### Given passage
%%
Ethics in IT — Week 4 · Module 15
Final Assessment · 20%
Final Assessment
Four weeks of ethics. Foundations, rights, builder obligations, organizations and codes. Time to bring it all together.
13 slides ~13 minutes Reynolds Ch. 1-10 + Appendices
Slide 2 of 13
"This is not the end of the questions. It is the beginning of having to answer them without a syllabus."
For four weeks the cases have been historical. Therac-25, VW, Cambridge Analytica, Haugen. Reference cases with known outcomes. The next case will be yours, and it will not come with a textbook.
Week 1
Ethics, professionalism, cybersecurity
Week 2
Privacy, expression, IP
Week 3
Software quality, AI, society
Week 4
Social media, organizations, codes
Slide 3 of 13 · Review
Week 1 — Foundations
Foundation — Ch. 1-3

Ethics, Professionalism, Cybersecurity

  • Ethics is a code of behavior defined by a group. Distinct from morality (internal) and law (external). Something can be legal but unethical, or ethical but illegal.
%%
### Tasks
1. According to the final assessment text, why is the end of the four weeks described as "the beginning of having to answer them without a syllabus"?
2. In the final assessment text, swap "historical" for "drawn from the past" and write out the part between "Ethics in IT" and "with a textbook.", inclusive.

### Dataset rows
%%
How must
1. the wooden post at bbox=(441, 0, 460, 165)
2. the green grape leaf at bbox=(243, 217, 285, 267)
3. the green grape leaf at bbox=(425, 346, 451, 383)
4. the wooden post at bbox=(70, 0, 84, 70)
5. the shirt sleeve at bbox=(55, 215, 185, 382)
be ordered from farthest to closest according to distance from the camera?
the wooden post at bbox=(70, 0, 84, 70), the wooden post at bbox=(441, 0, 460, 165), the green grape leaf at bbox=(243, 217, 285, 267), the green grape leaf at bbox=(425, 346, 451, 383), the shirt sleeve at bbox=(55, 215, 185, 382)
%%
### Task-by-task results
1. For four weeks the cases studied were historical reference cases with known outcomes, such as Therac-25, VW, Cambridge Analytica, and Haugen. The next case will be the learner's own, and it will not come with a textbook.

2.
Ethics in IT — Week 4 · Module 15
Final Assessment · 20%
Final Assessment
Four weeks of ethics. Foundations, rights, builder obligations, organizations and codes. Time to bring it all together.
13 slides ~13 minutes Reynolds Ch. 1-10 + Appendices
Slide 2 of 13
"This is not the end of the questions. It is the beginning of having to answer them without a syllabus."
For four weeks the cases have been drawn from the past. Therac-25, VW, Cambridge Analytica, Haugen. Reference cases with known outcomes. The next case will be yours, and it will not come with a textbook.